Your original post was interesting because it raised legitimate questions about their operation. They answered those questions.

This follow up comes across as though you've drawn a conclusion and are now arguing towards that predetermined conclusion while ignoring the additional information provided. Plus your argument has kind of devolved from talking about specific concerns to throwing criticisms at the wall to see what sticks.

You don't seem to be arguing in good faith.

I'm sharing some harsh reality with them: The ISP market in NYC is highly competitive. If they want to be serious about it, it's not going to work as a nonprofit. I'm trying to tell them bluntly about what sort of infrastructure their competitors operate so that they can get an idea of the actual capital expenditure requirements involved in architecting/engineering a MAN-scale, five nines ISP composed of point to point wireless links.
Once upon a time there was a company called Microsoft. They hated free software! It costs millions to write an OS! Why is it free?? They hated the free guys so much. Then the free software got better. It got so much better than what you would have to pay for from Microsoft! Eventually Microsoft said oh well, and built the free software into their product. They even contributed back to that free software and everyone learned that you can have free and paid and as long as we all contribute the world is a better place. Thank you.
Once upon a time there was a chipmaker named Intel. Sun decided to open source its SPARC architecture. Other folks tried to design their own FOSS CPU architectures. Intel still dominates.

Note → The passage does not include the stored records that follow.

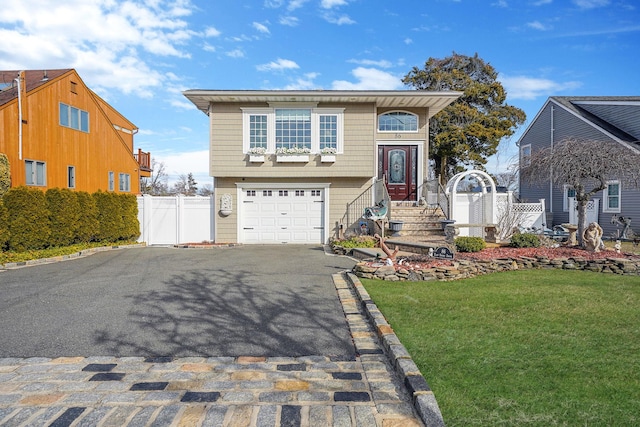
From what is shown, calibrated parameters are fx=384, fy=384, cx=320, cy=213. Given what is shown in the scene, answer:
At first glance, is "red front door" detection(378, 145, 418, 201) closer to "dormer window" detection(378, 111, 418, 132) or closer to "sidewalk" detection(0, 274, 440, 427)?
"dormer window" detection(378, 111, 418, 132)

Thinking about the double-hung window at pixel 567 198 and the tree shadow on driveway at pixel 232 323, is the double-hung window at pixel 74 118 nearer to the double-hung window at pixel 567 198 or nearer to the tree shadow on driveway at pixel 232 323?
the tree shadow on driveway at pixel 232 323

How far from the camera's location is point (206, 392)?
3.00 metres

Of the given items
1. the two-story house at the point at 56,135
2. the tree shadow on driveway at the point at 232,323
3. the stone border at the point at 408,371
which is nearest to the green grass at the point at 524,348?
the stone border at the point at 408,371

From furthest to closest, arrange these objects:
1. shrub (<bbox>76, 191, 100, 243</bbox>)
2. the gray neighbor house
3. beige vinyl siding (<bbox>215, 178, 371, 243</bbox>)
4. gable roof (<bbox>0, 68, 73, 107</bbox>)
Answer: the gray neighbor house, gable roof (<bbox>0, 68, 73, 107</bbox>), beige vinyl siding (<bbox>215, 178, 371, 243</bbox>), shrub (<bbox>76, 191, 100, 243</bbox>)

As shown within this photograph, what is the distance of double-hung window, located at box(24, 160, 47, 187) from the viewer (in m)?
14.5

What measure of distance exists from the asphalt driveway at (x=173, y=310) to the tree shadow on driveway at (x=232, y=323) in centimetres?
1

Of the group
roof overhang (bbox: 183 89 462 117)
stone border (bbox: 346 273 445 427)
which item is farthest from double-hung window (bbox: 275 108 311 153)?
stone border (bbox: 346 273 445 427)

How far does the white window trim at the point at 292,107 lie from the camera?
13.3m

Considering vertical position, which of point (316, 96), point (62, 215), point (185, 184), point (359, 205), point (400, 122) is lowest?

FOSS zealots like to point to the success of Linux over Windows (which is restricted to the server market, I might add), but there's little evidence that the FOSS philosophy is effective when it comes to physical infrastructure. Software requires bytes and labor. Bytes are cheap and labor can be donated or paid for by companies. Hardware requires fabs and factories, which are expensive.

The reality is harsh but the discussion doesn't have to be.
Well it seems to be working fine for them right now.

So I guess the points you brought up don't matter.

I don't think you get what we are doing at all! Anyway we are in 375 Pearl with a lease and it has most of your long list, diesel generators etc.

We compete on price (donation only)

Keep up the good work. Love these kind of projects!
Hello from just across the Hudson River! Keep up the great work. You are finding a way, despite what doubters and naysayers think! You will know what is possible by trying.
https://www.peeringdb.com/asn/395853 NYC Mesh

What is your problem??

You're wasting your own time and those of your "customers" unless you have at least $750,000 to establish a serious presence, in my opinion. Amateur-hour WISP stuff is fine in a rural area. You're pretending to be a highly reliable capable ISP, and will eventually either overextend yourselves, run out of rubes to fund you as a nonprofit, or once you reach a size much bigger than you are now, get stomped on and obliterated by a much larger competitor that overbuilds your entire network with carrier-grade infrastructure and takes all your revenue.
We are already self funded by individual donations. Every question I answer seems to bring up new objections.
This thread has to be one of the most overtly hostile threads I've read on HN in a while. What is your concern here? Why do you seem to feel they shouldn't even be trying?

What ISP are you affiliated with?

We bypass traditional ISPs by connecting directly at an internet exchange point (DE-CIX IXP) and peering with other networks. This is basically how the internet is formed, by networks peering with each other. We don't need this ISP layer.
I think the OP was asking what ISP walrus1 works for, given they've already identified themselves as a network engineer.
I was referring to walrus1. Sorry for the confusion. Y'all keep doing what you're doing. I have big hopes for efforts like yours.
I'm pretty sure the real secret is ensuring your customers have no alternatives. Spectrum may or may not have all of that gear and they still have given me outage and throttling issues for years. I don't want somebody to compete with the terrible ISPs out there today - they're fundamentally the wrong kind of organization. I'd rather have honestly crappy service than an opaque monopoly dictating my access.